── Document segment ──

# Supreme timetable



## Blue-BearUK (Aug 11, 2015)

Hi all! 

Just wanted to know if anyone has any info on what time judging will begin on the British Shorthairs at the Supreme? 
I've never been before, but going on Saturday. And I'm especially interested in hearing the judges comments about this breed. 
I'm not quite sure how it works, but is there a certain time they go around & collect them? Just wanting to know what time I should get there for so I don't miss it. Obviously wouldn't be the end of the world if I did.. I still get to look at all the cats. But would be very interested. Does anyone know?

Thanks


----------



## Aurelie (Apr 10, 2012)

Blue-BearUK said:


> Hi all!
> 
> Just wanted to know if anyone has any info on what time judging will begin on the British Shorthairs at the Supreme?
> I've never been before, but going on Saturday. And I'm especially interested in hearing the judges comments about this breed.
> ...


Hi, I am showing my BSH boy there this Saturday, from memory (I have only been once before in 2013) the showing times are published in the programme on the day. However, as they go through the rounds for best of breed etc you'll see quite a bit of judging at different times. I love watching the judging at the Supreme, it's great fun


----------



## Blue-BearUK (Aug 11, 2015)

───
── Listing ──

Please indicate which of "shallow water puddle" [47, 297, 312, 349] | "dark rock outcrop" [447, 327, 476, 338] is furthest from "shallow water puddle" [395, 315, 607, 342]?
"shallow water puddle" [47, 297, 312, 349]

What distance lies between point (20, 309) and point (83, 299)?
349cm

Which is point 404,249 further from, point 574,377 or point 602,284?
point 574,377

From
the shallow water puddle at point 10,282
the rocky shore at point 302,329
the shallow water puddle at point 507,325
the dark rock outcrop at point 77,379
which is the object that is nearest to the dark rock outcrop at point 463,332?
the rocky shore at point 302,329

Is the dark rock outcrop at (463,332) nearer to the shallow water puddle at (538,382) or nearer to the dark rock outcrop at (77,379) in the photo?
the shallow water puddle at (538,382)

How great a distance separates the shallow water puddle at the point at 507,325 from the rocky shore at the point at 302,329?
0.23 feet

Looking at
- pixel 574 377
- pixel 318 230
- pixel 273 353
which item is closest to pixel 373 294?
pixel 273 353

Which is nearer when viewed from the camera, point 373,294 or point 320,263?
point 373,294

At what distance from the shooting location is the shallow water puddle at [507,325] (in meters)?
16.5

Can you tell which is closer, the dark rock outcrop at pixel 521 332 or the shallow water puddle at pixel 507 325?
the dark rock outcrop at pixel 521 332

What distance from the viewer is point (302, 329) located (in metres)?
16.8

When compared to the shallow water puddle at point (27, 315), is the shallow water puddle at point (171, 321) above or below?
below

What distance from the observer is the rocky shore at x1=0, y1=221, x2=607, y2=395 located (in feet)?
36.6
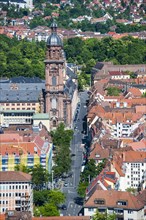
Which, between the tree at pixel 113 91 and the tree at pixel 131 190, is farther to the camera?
the tree at pixel 113 91

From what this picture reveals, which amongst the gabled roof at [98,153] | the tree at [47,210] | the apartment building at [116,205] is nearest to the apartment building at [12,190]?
the tree at [47,210]

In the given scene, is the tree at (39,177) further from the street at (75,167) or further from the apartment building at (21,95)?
the apartment building at (21,95)

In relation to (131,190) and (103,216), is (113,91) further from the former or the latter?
(103,216)

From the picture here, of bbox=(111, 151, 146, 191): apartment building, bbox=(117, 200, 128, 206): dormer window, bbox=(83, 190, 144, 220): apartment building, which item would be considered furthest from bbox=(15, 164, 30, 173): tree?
bbox=(117, 200, 128, 206): dormer window

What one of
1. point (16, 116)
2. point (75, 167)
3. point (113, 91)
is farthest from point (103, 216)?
point (113, 91)

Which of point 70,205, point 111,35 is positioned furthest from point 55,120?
point 111,35

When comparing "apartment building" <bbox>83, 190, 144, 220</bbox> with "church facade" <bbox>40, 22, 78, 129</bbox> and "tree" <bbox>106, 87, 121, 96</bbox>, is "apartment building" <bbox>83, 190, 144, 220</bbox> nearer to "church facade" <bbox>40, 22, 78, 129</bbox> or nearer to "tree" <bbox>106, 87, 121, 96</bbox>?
"church facade" <bbox>40, 22, 78, 129</bbox>
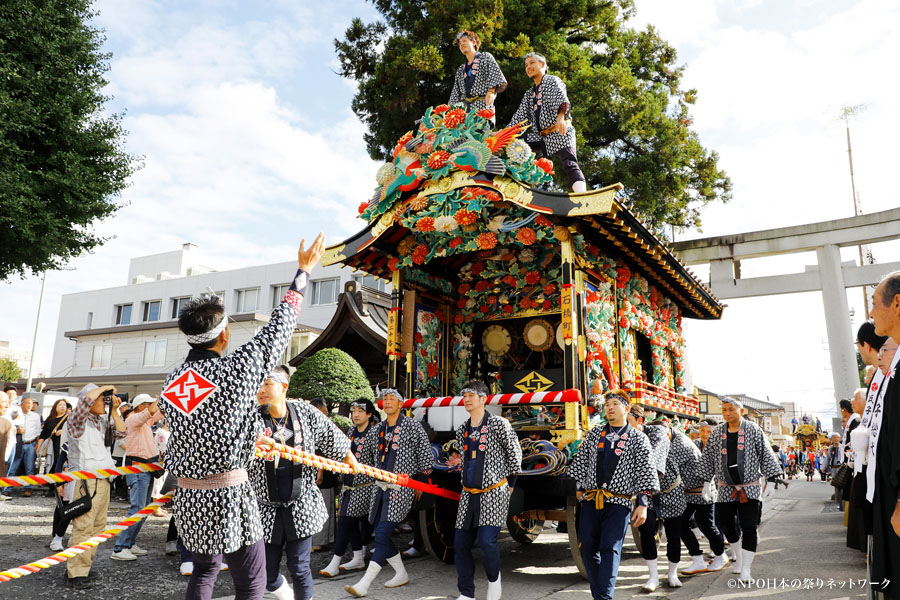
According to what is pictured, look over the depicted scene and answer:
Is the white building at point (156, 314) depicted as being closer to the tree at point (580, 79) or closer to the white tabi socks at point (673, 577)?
the tree at point (580, 79)

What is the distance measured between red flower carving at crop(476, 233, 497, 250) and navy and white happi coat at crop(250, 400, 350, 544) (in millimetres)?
3842

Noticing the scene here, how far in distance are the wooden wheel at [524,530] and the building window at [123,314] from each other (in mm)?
32230

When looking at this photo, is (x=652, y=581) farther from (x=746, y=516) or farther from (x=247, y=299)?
(x=247, y=299)

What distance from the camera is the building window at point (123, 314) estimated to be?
34531mm

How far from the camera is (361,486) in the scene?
6.73 m

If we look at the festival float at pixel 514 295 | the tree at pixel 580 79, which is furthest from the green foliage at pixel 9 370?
the festival float at pixel 514 295

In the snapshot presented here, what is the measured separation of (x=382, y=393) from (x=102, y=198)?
8.39 meters

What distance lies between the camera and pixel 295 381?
10125 millimetres

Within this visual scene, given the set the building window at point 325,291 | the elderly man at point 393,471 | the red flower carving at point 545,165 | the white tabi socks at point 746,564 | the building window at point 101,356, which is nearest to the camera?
the elderly man at point 393,471

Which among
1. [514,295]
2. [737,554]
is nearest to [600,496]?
[737,554]

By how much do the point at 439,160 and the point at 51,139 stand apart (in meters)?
8.07

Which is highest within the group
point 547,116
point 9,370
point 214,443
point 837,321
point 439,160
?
point 547,116

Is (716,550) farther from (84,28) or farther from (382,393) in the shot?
(84,28)

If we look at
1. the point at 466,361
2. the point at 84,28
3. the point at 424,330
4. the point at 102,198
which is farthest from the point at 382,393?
the point at 84,28
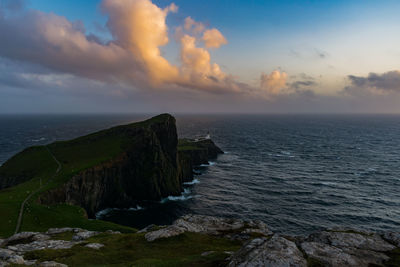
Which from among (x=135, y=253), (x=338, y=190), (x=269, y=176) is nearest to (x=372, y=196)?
(x=338, y=190)

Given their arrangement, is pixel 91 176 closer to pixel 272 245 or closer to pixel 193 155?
pixel 193 155

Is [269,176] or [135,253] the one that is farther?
[269,176]

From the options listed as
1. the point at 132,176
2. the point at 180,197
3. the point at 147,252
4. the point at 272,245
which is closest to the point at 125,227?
the point at 147,252

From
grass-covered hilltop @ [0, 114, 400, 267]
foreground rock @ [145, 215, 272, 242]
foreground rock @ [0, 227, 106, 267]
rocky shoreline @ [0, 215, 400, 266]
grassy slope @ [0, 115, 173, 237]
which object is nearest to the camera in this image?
rocky shoreline @ [0, 215, 400, 266]

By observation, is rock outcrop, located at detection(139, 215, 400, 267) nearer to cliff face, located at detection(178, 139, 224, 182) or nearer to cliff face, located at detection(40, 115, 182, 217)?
cliff face, located at detection(40, 115, 182, 217)

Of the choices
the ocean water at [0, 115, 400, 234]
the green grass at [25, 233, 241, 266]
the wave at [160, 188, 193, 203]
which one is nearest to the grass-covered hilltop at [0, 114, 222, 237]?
the wave at [160, 188, 193, 203]

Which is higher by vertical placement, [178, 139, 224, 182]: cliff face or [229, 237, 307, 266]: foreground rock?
[229, 237, 307, 266]: foreground rock

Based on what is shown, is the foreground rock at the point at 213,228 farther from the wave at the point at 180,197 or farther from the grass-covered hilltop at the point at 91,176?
the wave at the point at 180,197

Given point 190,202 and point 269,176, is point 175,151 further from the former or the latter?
point 269,176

───

## List of tasks
**A)** Swap "ocean water" for "sea water" in the records, covering everything from the line containing "From the options listed as" down to the end of the records, and give those lines again with nothing else changed.
**B)** Carry on the forum thread about British Shorthair judging times at the Supreme from where it stops.
The forum thread and the records come from unrelated sources.

## Answers for the tasks
**A)**
From the options listed as
1. the point at 132,176
2. the point at 180,197
3. the point at 147,252
4. the point at 272,245
which is closest to the point at 125,227?
the point at 147,252

From
grass-covered hilltop @ [0, 114, 400, 267]
foreground rock @ [145, 215, 272, 242]
foreground rock @ [0, 227, 106, 267]
rocky shoreline @ [0, 215, 400, 266]
grassy slope @ [0, 115, 173, 237]
which object is nearest to the camera in this image?
rocky shoreline @ [0, 215, 400, 266]

By observation, is rock outcrop, located at detection(139, 215, 400, 267) nearer to cliff face, located at detection(178, 139, 224, 182) or nearer to cliff face, located at detection(40, 115, 182, 217)?
cliff face, located at detection(40, 115, 182, 217)

Of the choices
the sea water at [0, 115, 400, 234]
the green grass at [25, 233, 241, 266]
the wave at [160, 188, 193, 203]
which one is nearest to the grass-covered hilltop at [0, 114, 222, 237]?
the wave at [160, 188, 193, 203]

Which is higher by vertical placement, [178, 139, 224, 182]: cliff face or [229, 237, 307, 266]: foreground rock?
[229, 237, 307, 266]: foreground rock

Based on what is shown, is the foreground rock at the point at 213,228 farther from the wave at the point at 180,197 or farther from the grass-covered hilltop at the point at 91,176?
the wave at the point at 180,197

Given point 190,202 and point 269,176, is point 175,151 further from the former or the latter?
point 269,176

**B)**
Oooo Ok thank you! 
Best of luck to you and your boy 
I'm really looking forward to going!


----------



## Vixxen (Jan 13, 2009)

Judging starts at 9:30


----------



## Blue-BearUK (Aug 11, 2015)

Vixxen said:


> Judging starts at 9:30


Is that for the British Shorthairs?


----------



## QOTN (Jan 3, 2014)

Unless this year is different the different sections all have their own judging rings so I think the judges will start as soon after 9.30 as they can.


----------



## Blue-BearUK (Aug 11, 2015)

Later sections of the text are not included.